■ Text section:
◆ ◆ ◆ ◆

ALL SMLE components are made from various grades of "Carbon" steel. ""Alloy" steels could ONLY be used by a maker upon approval of samples of the material submitted to the demi-gods at Ordnance / War Dept.
The taper on the striker forward of the collar is a fairly close match to the interior of the bolt head.
The trick is to select and fit a bolt head to a bolt body before fooling around with other parts.
If the new bolthead achieves headspace within tolerances, fine.
Do not try fitting a new bolthead with the bolt body "internals" in place ; it's a a bit tricky to "adjust" the bolt body with the striker in the way. Furthermore, leave the extractor off the bolthead whilst fitting; you get a greater degree of "feel" as the bolthead closes on the headspace gauge; no pressure from the extractor sliding up its little ramp.

◆ ◆ ◆ ◆

■ Set exercise 1: Return the words of the SMLE bolt passage starting at "ALL SMLE components" and ending at "its little ramp.".
■ Set exercise 2: According to the SMLE bolt passage, which part should be left off the bolthead while fitting it?
The lines after this passage come from a separate source.

■ Source excerpt:
◆ ◆ ◆ ◆

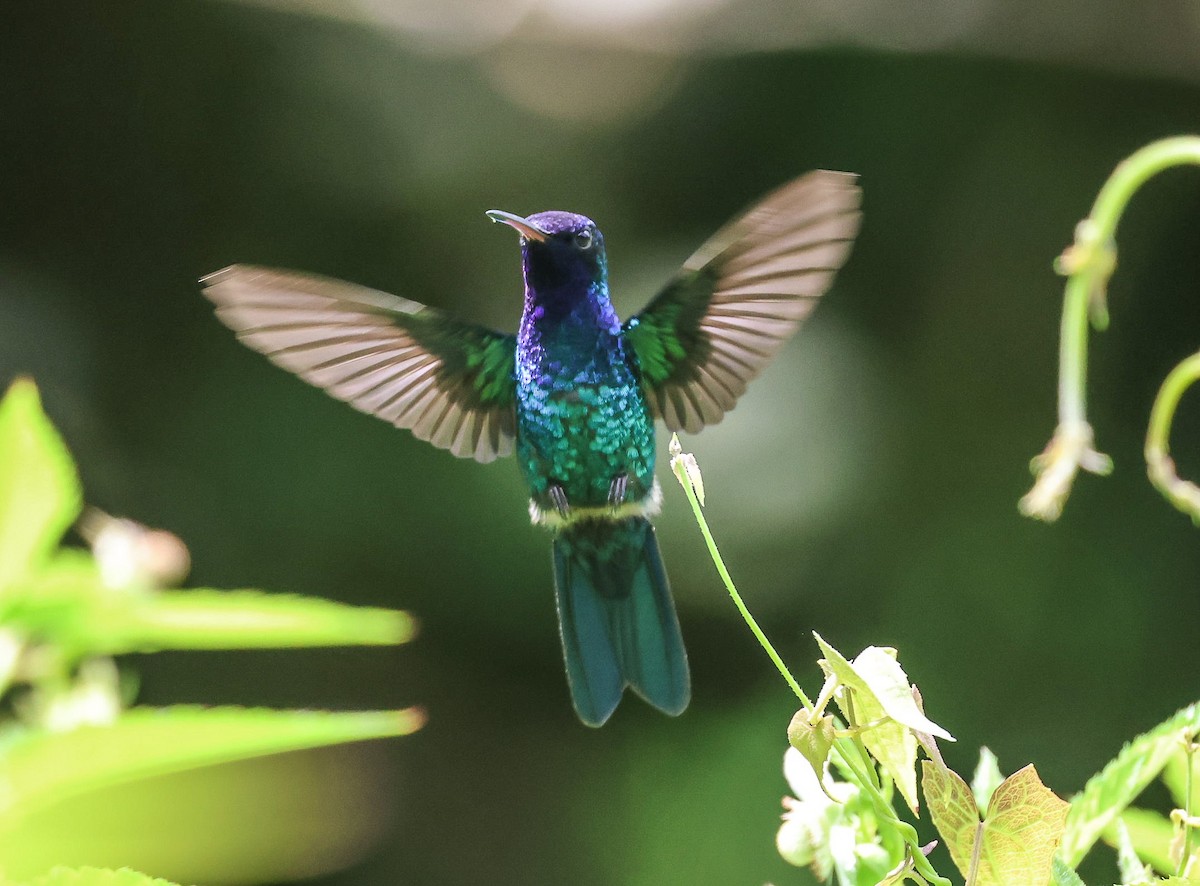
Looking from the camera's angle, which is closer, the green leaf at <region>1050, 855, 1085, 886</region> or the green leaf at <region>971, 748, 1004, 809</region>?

◆ ◆ ◆ ◆

■ Reply 1:
ALL SMLE components are made from various grades of "Carbon" steel. ""Alloy" steels could ONLY be used by a maker upon approval of samples of the material submitted to the demi-gods at Ordnance / War Dept.
The taper on the striker forward of the collar is a fairly close match to the interior of the bolt head.
The trick is to select and fit a bolt head to a bolt body before fooling around with other parts.
If the new bolthead achieves headspace within tolerances, fine.
Do not try fitting a new bolthead with the bolt body "internals" in place ; it's a a bit tricky to "adjust" the bolt body with the striker in the way. Furthermore, leave the extractor off the bolthead whilst fitting; you get a greater degree of "feel" as the bolthead closes on the headspace gauge; no pressure from the extractor sliding up its little ramp.

■ Reply 2: The extractor.